Planning could further be complicated if legacy systems need to be available for historical purposes, such as regulatory reporting, for some undetermined period of time.
As an example, the legacy application could be converted to web services. Although the legacy piece would go away, some of the underlying OS support overhead may not and some utility programs may be used by other applications.
Recovering all resources consumed on a mainframe application is rare when it is moved to a different platform.
Larger, more comprehensive testing environments would be required to test all applications sharing common components because of interoperability complexity. This additional infrastructure could substantially increase testing expenses.
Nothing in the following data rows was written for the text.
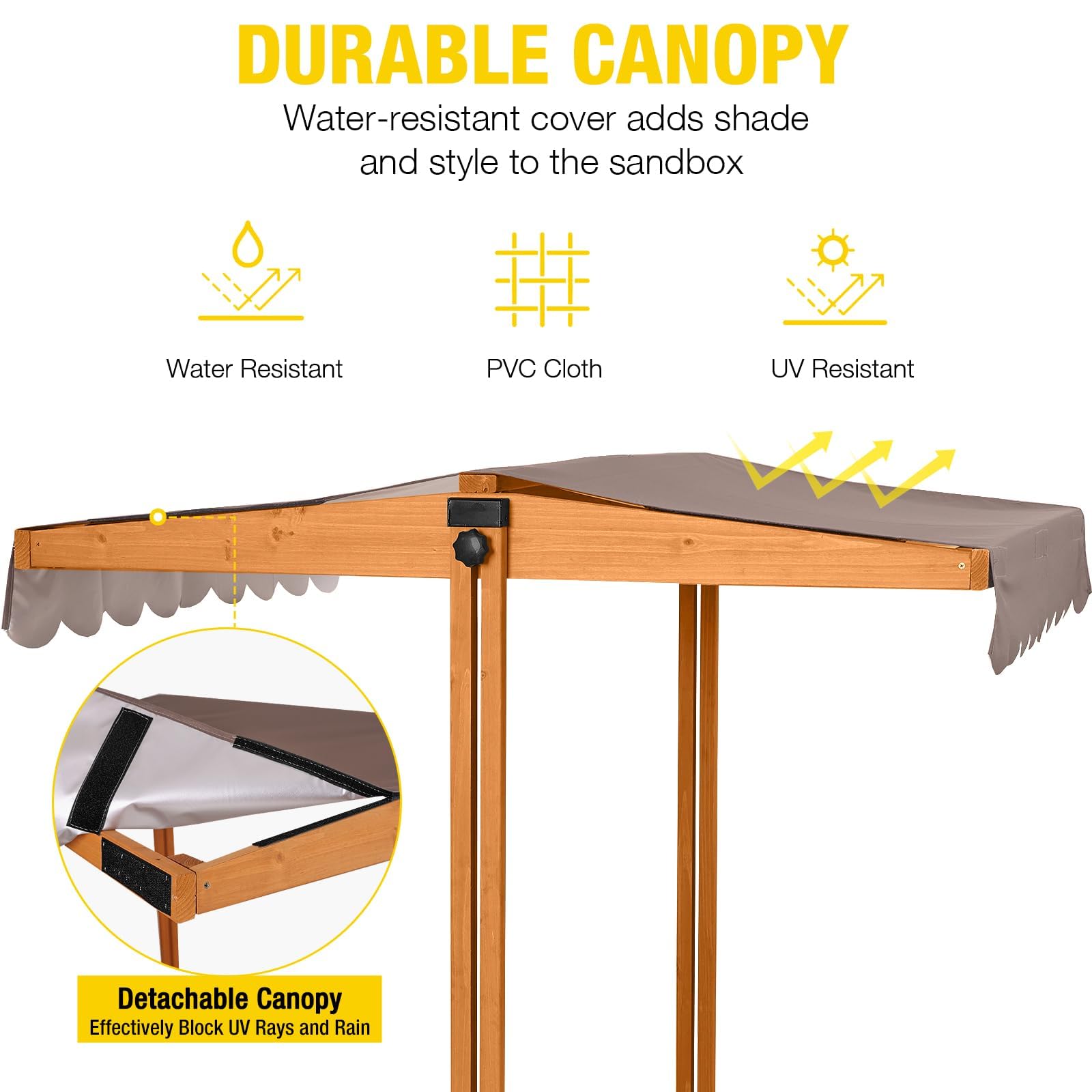 DURABLE CANOPY
Water-resistant cover adds shade and style to the sandbox

Water Resistant

PVC Cloth

UV Resistant

Detachable Canopy
Effectively Block UV Rays and Rain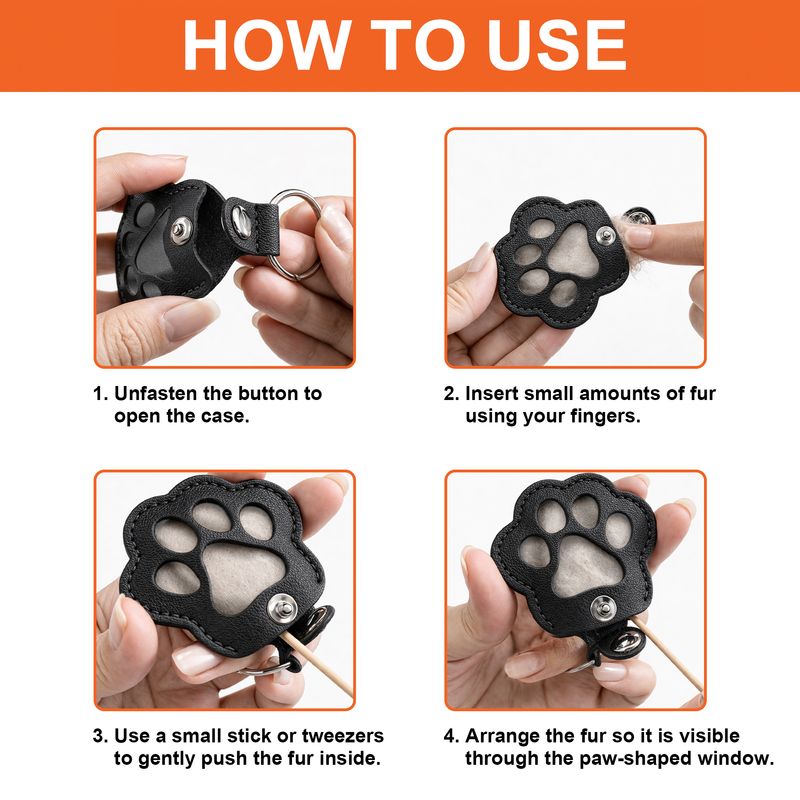 HOW TO USE

1. Unfasten the button to open the case.

2. Insert small amounts of fur using your fingers.

3. Use a small stick or tweezers to gently push the fur inside.

4. Arrange the fur so it is visible through the paw-shaped window.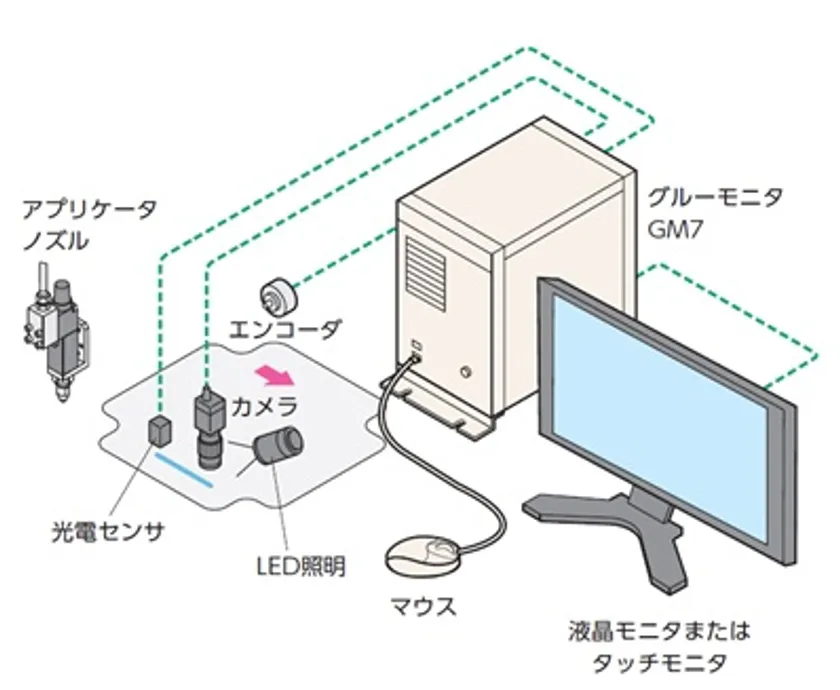 アプリケータ
ノズル

グルーモニタ
GM7

エンコーダ

カメラ

光電センサ

LED照明

マウス

液晶モニタまたは
タッチモニタ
As a result, capacity management may be called upon to employ modeling techniques to predict application performance based upon results produced in smaller test environments.
For outsourced services, capacity management will need to determine performance data requirements for inclusion in business process performance reporting. Obtaining data can be difficult if performance data accessibility is not addressed when the contracts are written. Capacity management must be involved in contract discussions to ensure needed data is available to ensure vendor service levels are met and business processes perform as expected.
Business processes may have durations measured in hours or days whereas IT process durations are usually measured in seconds or minutes. Capacity management may need to devise ways to associate reporting of IT events to business durations.
Conclusions
As you can see, capacity management work to support SOA is not much different from today. The same processes prevail, with a change in scope from individual platforms to business processes.
Since the viewpoint changes, new reports need to be created to supplement those in place supporting existing platforms. Where external services are used, reporting needs to be put in place to ensure vendors deliver expected levels of service and when they do not, provide the data required to escalate and resolve the issues.
Modeling becomes even more necessary to ensure service quality, plan for the future, and find and correct potential bottlenecks prior to negative impacts to production service quality.
Testing rigor requires a larger scope, requiring more testing resources. Using shared components and services require test practices that span different business processes to ensure code and performance quality for all processes using shared components and services. More rigorous monitoring is needed and modeling may provide lower cost options than large testing infrastructures to assure application performance.